The proposal also requires that an agency's fee be "for actual services rendered" -- not just a referral to a lender -- and that real estate agencies advise borrowers of any relationship with specific lenders.

In general, mortgage bankers are pleased about the $100 fee provision, but the real estate faction is not.

The bankers believe that the fee limit will put a crimp in the operations of real estate agencies that provide point-of-sale financing or one-stop service. Some agencies, the bankers said, steer home buyers to lenders that offer the biggest fees and paybacks to agencies but do not necessarily have the best consumer terms and interest rates. The charges or fees are generally paid to agencies by lenders but show up in the ultimate cost of the mortgage to the consumer.
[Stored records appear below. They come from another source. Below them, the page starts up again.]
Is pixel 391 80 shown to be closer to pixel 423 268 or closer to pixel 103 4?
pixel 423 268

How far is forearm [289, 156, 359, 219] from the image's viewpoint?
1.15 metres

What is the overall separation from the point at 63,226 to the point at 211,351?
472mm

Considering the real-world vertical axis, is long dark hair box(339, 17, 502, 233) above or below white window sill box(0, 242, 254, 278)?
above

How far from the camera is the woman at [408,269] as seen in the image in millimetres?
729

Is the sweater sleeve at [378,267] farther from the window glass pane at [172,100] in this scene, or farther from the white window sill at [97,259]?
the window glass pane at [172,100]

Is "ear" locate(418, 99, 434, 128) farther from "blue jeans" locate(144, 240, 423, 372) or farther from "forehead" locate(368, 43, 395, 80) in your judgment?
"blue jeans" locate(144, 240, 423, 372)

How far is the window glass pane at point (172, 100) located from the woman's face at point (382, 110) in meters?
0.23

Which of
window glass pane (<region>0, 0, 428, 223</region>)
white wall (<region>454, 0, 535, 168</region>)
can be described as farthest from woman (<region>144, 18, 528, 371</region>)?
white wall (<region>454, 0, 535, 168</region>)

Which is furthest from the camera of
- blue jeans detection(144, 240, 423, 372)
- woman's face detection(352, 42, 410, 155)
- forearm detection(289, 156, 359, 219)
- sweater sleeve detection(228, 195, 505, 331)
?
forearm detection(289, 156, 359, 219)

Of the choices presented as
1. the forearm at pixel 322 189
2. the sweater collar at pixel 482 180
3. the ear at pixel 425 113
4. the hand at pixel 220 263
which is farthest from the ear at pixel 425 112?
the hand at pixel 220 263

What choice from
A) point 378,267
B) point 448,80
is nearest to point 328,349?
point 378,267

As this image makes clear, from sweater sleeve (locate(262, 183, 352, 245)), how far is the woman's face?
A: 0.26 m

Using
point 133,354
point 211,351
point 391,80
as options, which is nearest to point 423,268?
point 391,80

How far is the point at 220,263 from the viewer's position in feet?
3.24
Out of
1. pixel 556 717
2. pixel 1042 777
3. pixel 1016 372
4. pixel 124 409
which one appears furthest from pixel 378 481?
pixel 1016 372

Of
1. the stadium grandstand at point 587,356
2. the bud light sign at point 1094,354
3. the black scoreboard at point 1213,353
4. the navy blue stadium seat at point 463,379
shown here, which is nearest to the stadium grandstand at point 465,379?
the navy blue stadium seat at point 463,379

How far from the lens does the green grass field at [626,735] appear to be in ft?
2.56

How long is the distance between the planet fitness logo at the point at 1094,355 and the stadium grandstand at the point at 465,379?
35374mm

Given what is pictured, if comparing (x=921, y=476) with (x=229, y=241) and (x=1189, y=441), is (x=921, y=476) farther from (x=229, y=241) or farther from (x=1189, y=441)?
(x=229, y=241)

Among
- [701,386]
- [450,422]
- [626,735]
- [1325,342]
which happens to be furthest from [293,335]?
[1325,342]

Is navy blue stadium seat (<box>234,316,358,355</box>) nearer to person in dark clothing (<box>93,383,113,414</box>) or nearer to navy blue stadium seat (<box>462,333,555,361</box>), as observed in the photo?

The National Association of Realtors said it opposes referral fees but thinks that real estate agencies should be better compensated if their services include matching home buyers and mortgages by so-called point-of-sale financing. Some real estate experts also think that the concept of one-stop service, which lets home buyers take care of all their buying needs, including mortgage loans at the same office, is the key to success and progress for their industry. "We're committed to the concept that we should be paid for services," said Bill North, the NAR's executive vice president. "Clearly $100 doesn't relate to anything," he said. A real estate agency "can spend $500 doing comprehensive mortgage processing and be restricted to charging $100. That's the ultimate form of price-fixing and, from the consumer's standpoint, it's unfortunate.

"The state of Pennsylvania {is} deciding the value of services rendered is irrelevant. It's a strange approach," he said.

Spokesmen for mortgage bankers sang a much happier tune about the proposed fee limit.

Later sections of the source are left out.